Separated from their families

Like Begum, scores of people who are in detention have been separated from their families.

Five members of Mustafa Kamal’s family are in detention, including his 80-year-old father, his three brothers, and his sister-in-law.

Mustafa said his mother died in detention in June last year when her health deteriorated after contracting COVID-19.

“We came to India fleeing death but here we are suffering. My father can’t walk, he doesn’t eat in the jail. My mother grew weak there and died. The government has no mercy on us,” Mustafa said.

“We are persecuted people but on this vast Earth, no one is ready to allow us to live. I keep on thinking about my father, my mother who died.”

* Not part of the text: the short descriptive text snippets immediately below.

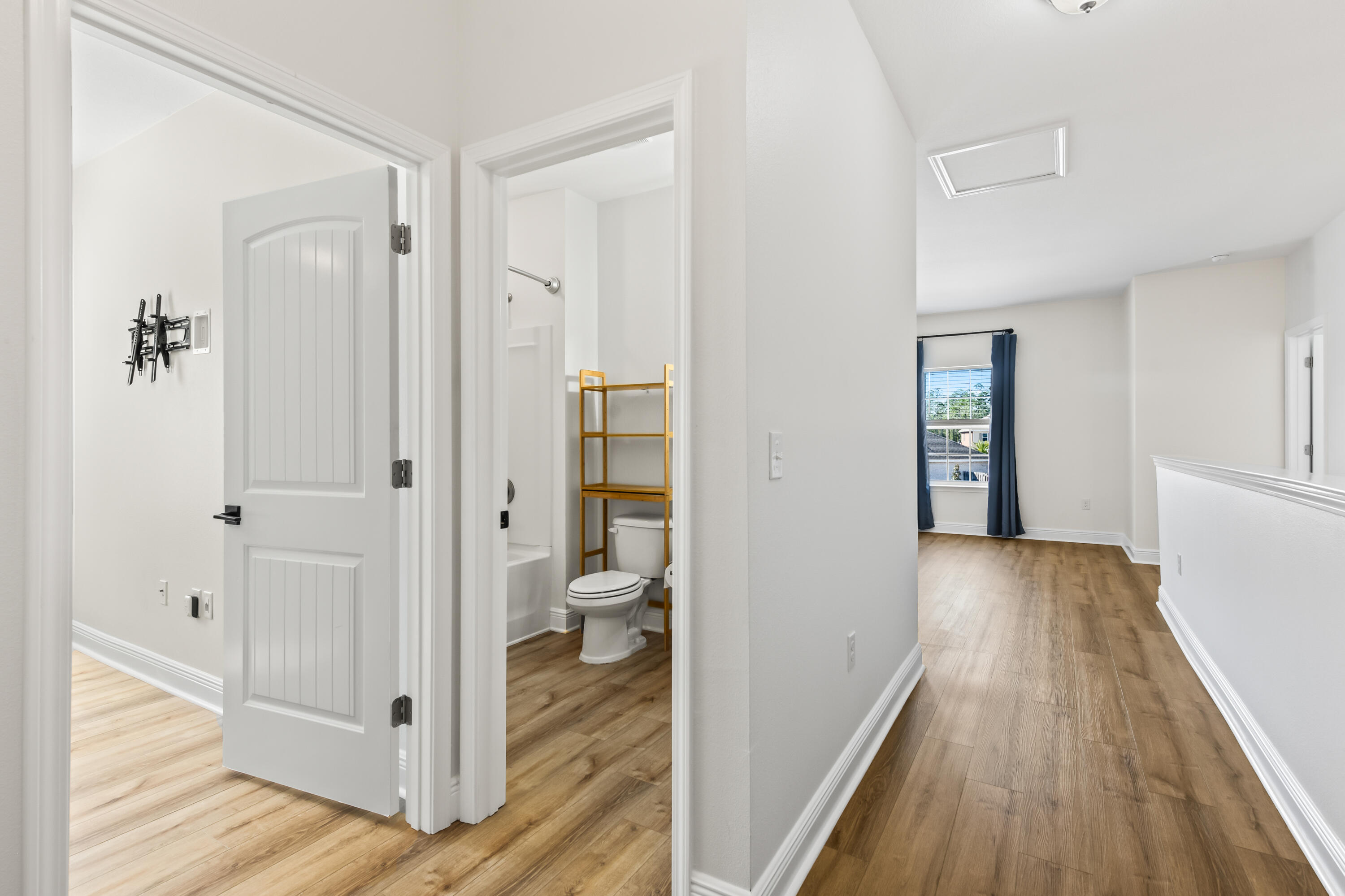 369 Wayne Trail Santa Rosa Beach, FL 32459 - Photo 33 of 47 a view of a hallway with wooden floor and closet area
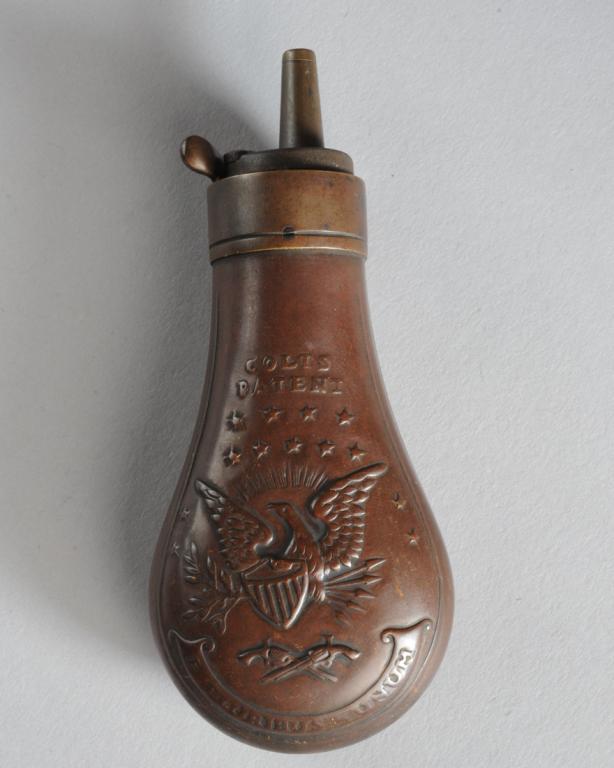 Small Colts Priming Flask: Colts Patent priming flask with thirteen stars above left facing eagle grasping shield and arrows above crossed firearms with "E Pluribus Unum" on banner below, (on one side only,) approx. 4 5/8" L. P
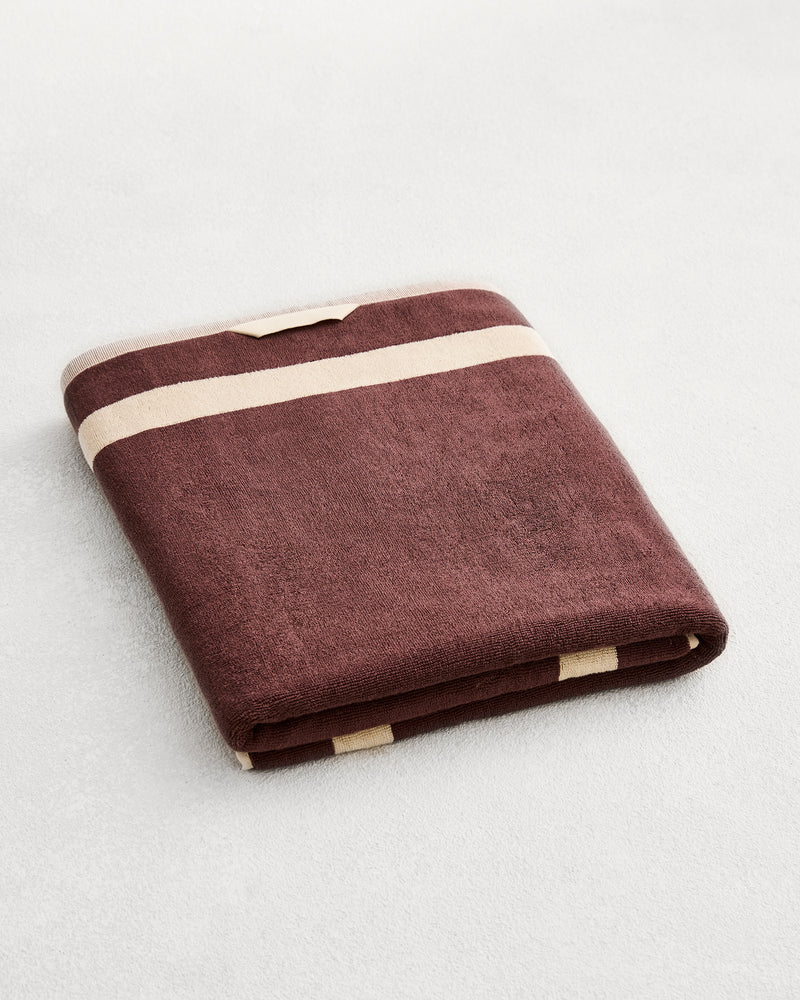 A folded cotton terry bath sheet on a grey background, in a cacao colourway with a creme border. 
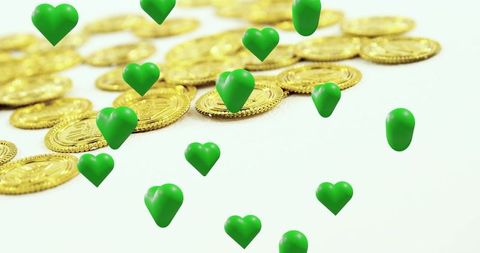 Floating green hearts over stacked gold coins conveying love, wealth and prosperity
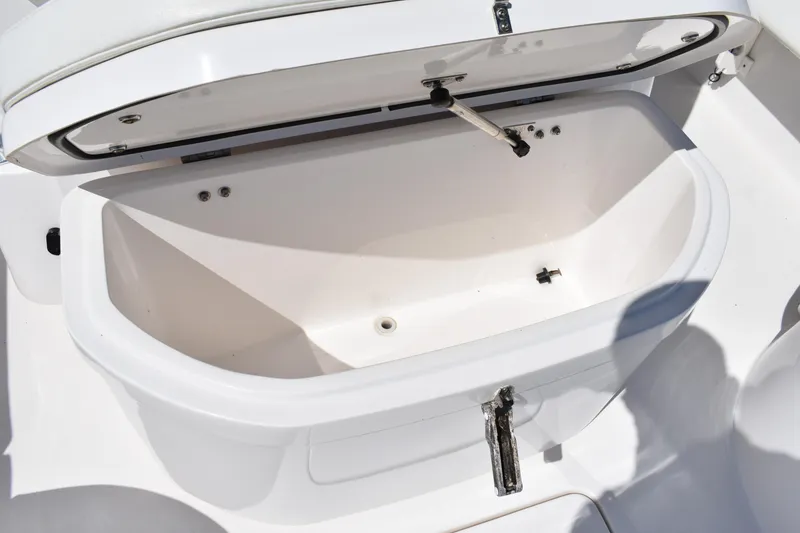 Slide: The Image of Open storage compartment on a 2018 Contender 25 Bay boat, showcasing interior space. - 21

Similar fears were shared by many Rohingya refugees who spoke to Al Jazeera.

Last year, India’s top court refused to intervene after activists petitioned against the government’s decision to deport Rohingya.

India’s crackdown followed demands from local BJP leaders that the refugees be expelled from India.

“We have been voicing concerns about them here. It is a security concern for us,” Ashok Kaul, the general secretary of the BJP in the region.

“The crimes have increased in Jammu and they can be involved in terrorism, also,” Kaul, who is based in Jammu, told Al Jazeera. He offered no evidence linking Rohingya to crimes.